We spoke with a few of our Maverick drivers (and former drivers) here recently who are a wealth of knowledge when it comes to the ins and outs of driving OTR. For those of you just starting out as a Maverick, those first few months out on the road going solo can be pretty intimidating. It’s a huge responsibility to be navigating 80,000 pounds of machinery on the roads, highways, and between traffic.

And so begins our short three-part series on some of the most common rookie mistakes and pieces of advice to make those first few months a little easier.

Our first contribution comes from former driver, driver trainer and external recruiter TJ Hargis. TJ is now a fleet manager for Maverick and helps new drivers transition out of their trainer truck and into going solo OTR.

Thanks so much for your time, TJ!

TJ as a driver trainer (2012)

Time management is very important. This covers everything from leaving home too late, just in time to make a delivery, and all the way to taking too long on breaks.

As a new driver, there are many obstacles that we have not seen or experienced, so the best advice that I can give is to plan your day and all your trips with a cushion to allow for road types that you haven’t seen or become comfortable with yet. Then there are other things that might crop up — traffic, time zone differences, even medical issues like when you don’t feel well.
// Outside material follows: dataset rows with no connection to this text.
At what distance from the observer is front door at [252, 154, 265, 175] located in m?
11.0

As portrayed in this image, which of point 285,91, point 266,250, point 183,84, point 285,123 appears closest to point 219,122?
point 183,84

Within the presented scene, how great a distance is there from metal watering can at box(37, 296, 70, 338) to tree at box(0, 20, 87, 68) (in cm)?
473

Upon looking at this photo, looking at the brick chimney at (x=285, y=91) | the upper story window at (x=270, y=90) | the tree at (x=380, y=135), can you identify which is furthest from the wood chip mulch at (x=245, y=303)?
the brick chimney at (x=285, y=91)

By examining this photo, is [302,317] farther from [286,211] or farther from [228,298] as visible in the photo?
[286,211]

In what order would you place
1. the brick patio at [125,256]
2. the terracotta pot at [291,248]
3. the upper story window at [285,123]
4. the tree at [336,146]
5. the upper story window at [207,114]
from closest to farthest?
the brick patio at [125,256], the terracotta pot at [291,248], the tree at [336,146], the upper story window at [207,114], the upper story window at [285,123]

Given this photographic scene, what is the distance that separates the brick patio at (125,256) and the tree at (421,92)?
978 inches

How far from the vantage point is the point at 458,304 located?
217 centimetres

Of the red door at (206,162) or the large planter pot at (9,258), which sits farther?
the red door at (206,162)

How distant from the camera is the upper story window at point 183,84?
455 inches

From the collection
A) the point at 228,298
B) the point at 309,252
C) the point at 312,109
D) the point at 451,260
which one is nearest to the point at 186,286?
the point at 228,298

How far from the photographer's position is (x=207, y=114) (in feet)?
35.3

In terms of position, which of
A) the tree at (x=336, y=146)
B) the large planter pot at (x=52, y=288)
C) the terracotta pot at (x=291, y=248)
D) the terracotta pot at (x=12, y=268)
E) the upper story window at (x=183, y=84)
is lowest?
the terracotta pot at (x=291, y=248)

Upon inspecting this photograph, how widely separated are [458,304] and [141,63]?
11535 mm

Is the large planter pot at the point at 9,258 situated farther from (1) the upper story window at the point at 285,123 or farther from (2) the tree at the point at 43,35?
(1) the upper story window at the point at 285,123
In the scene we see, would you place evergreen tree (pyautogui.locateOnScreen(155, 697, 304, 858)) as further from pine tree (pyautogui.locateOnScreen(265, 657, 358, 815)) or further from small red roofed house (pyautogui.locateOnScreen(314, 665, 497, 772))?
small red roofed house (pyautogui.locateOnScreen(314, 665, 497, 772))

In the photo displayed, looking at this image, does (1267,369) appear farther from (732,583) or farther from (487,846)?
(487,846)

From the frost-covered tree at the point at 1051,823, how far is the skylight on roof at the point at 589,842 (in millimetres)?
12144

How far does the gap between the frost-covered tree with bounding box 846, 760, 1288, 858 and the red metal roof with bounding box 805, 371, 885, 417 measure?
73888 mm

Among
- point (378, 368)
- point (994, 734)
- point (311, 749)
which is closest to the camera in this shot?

These things happen, but if we don’t allow time in our trip planning for them it could result in not loading/unloading for an additional day (which affects our pay check!).

Although it’s tough being away from our families, sometimes it’s actually better to leave a few hours early just to make sure our time is used correctly and we prepare for the obstacles that are in our everyday travels. Make sure to communicate any issues or concerns about your load or even the times and always pay attention to your H.O.S. Call your fleet manager with these questions and ask for their opinion. Remember, we’ve all been in this industry, most of us as drivers, long enough that we can help you find the right plans and path of execution.

Slow down and take your time to ensure that you do your job to the best of your ability and that you do it safely; speed with loading/unloading and trip planning will only get better in time. But find a system that works for you and stick with it. Do everything the same way every time and you create a pattern, a system. Then you can make movements without thinking of them because it becomes second nature. This is when your speed improves. Find a place for all your equipment or instruments that you use on a daily basis and return them to the same place after each use. Being organized is crucial in becoming more efficient.

Don’t ever rely solely on GPS. Always double check your atlas with all routes and restrictions, also use your local directions to get to your shippers and consignees. These are put in by our drivers that have been there before you. You obtain these by sending in Macro 1. Read these directions carefully and write them down. So here is the key to these directions, find out where you will tie in with them because the driver that entered them may have been traveling north (which should be stated) and you may be traveling south, so that means you need to compensate for that. If you have a smart phone, Google Maps works great for seeing your roads on satellite view.

And please, ALWAYS REMEMBER: Communication is the absolute key!